• _Wyodrębniony tekst_
========================================
Tymczasem Gan-Ganowicz, po otrzymaniu w dziewięć lat po ucieczce z kraju patentu oficerskiego z rąk generała Andersa, a także po ukończeniu szkolenia dla spadochroniarzy, wyjeżdża do Konga. Znajduje się tam rodzaj poligonu doświadczalnego, gdzie wyszkoleni w Rosji lub jej krajach satelickich instruktorzy, prowadzeni przez Patrice’a Lumumbę, chcą doprowadzić do przejęcia władzy przez komunistów. Oto opis jednego z nich: „Był nagi, z wyjątkiem skórzanej przepaski na biodrach, na szyi wisiały amulety: zęby małpie, wysuszone głowy jaszczurek i jakiś woreczek z wężowej skóry. Kazałem sobie ten woreczek dać. Jeniec dostał szalu. Bronił się tak, że trzech Katangijczyków z trudem dało sobie z nim radę. Zajrzałem do woreczka. Znajdowały się w nim cztery złote obrączki i jakiś dokument. Oniemiałem ze zdumienia. Był to dyplom czeskiego uniwersytetu w Pradze. Wydział medyczny. Kazałem jeńcowi zmyć twarz. Fotografia się zgadzała. Mój «dzikus» ukończył medycynę w Pradze…”.
========================================
• _Zapisane dane_
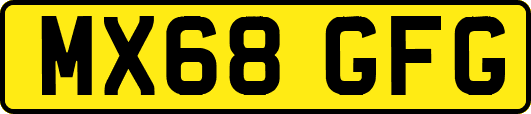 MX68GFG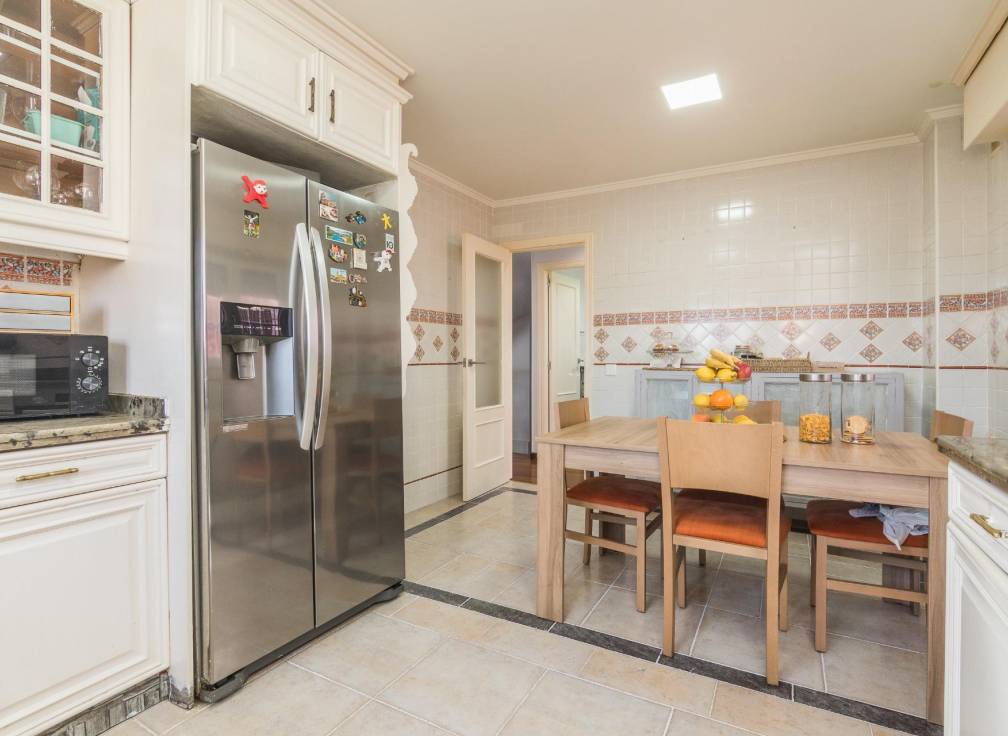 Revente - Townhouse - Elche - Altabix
========================================
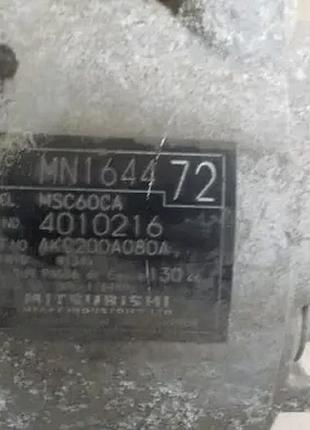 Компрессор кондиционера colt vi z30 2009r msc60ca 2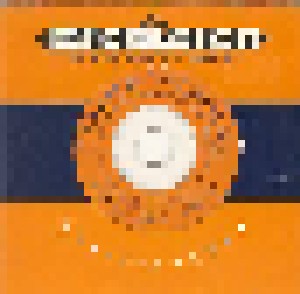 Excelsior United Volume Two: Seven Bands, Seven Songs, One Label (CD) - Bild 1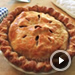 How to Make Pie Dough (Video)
========================================
• _Praca z tekstem_
(1) Rozstrzygnij, czy zdania (a), (b) i (c) zgadzają się z fragmentem o Gan-Ganowiczu, i przy każdym odpowiedz tak lub nie, przytaczając dosłownie rozstrzygające słowa fragmentu. (a) Gan-Ganowicz otrzymał patent oficerski z rąk generała Andersa. (b) W woreczku jeńca były trzy złote obrączki. (c) Dyplom jeńca wydał uniwersytet w Warszawie.
(2) Ilu Katangijczyków z trudem poradziło sobie z jeńcem według fragmentu o Gan-Ganowiczu?
(3) Kontynuuj fragment o Gan-Ganowiczu, zaczynając zaraz po jego ostatnim zdaniu.

• _Odpowiedzi do ćwiczeń_
(1)
(a) Tak: „po otrzymaniu w dziewięć lat po ucieczce z kraju patentu oficerskiego z rąk generała Andersa”.
(b) Nie: „Znajdowały się w nim cztery złote obrączki i jakiś dokument.”
(c) Nie: „Był to dyplom czeskiego uniwersytetu w Pradze.”

(2) Trzech Katangijczyków.

(3)
Wśród walczących z inspirowaną przez Rosję rebelią nie brakowało Polaków. Była tam legenda Czarnej Afryki – kapitan Kowalski, był Józef Swara, Stanisław Krasicki czy kapitan Topór-Staszak. Z tymi ostatnimi Gan-Ganowicz przeprowadza operacje „Znicz”, która zadała rebeliantom decydujący cios i jak autor pisze, mogłaby przejść do historii jako Wojna Trzech Polaków, gdyby nie fakt, że do historii – w przeciwieństwie do Lotnej Wajdy – w ogóle nie przeszła.
Kiedy w Afryce toczyły się walki, Władysław Gomułka torturował polskie społeczeństwo przemówieniami. Dwadzieścia lat komunizmu przynosiło wyniki. Ludzie stawali się bierni i tracili zapał do stawiania oporu. Duch, który towarzyszył odrodzonemu po latach rozbiorów państwu, zginął bezpowrotnie. Wszystko, co później następuje, to zupełnie inna Polska. Inni Polacy. Symbolem tej inności i tych przemian stanie się komunistyczny opryszek w rodzaju Zygmunta Baumana, którego życiowe meandry wiodą od munduru Korpusu Bezpieczeństwa Wewnętrznego po profesorską togę, czy z młodszego narybku – choćby sędziego Tuleję.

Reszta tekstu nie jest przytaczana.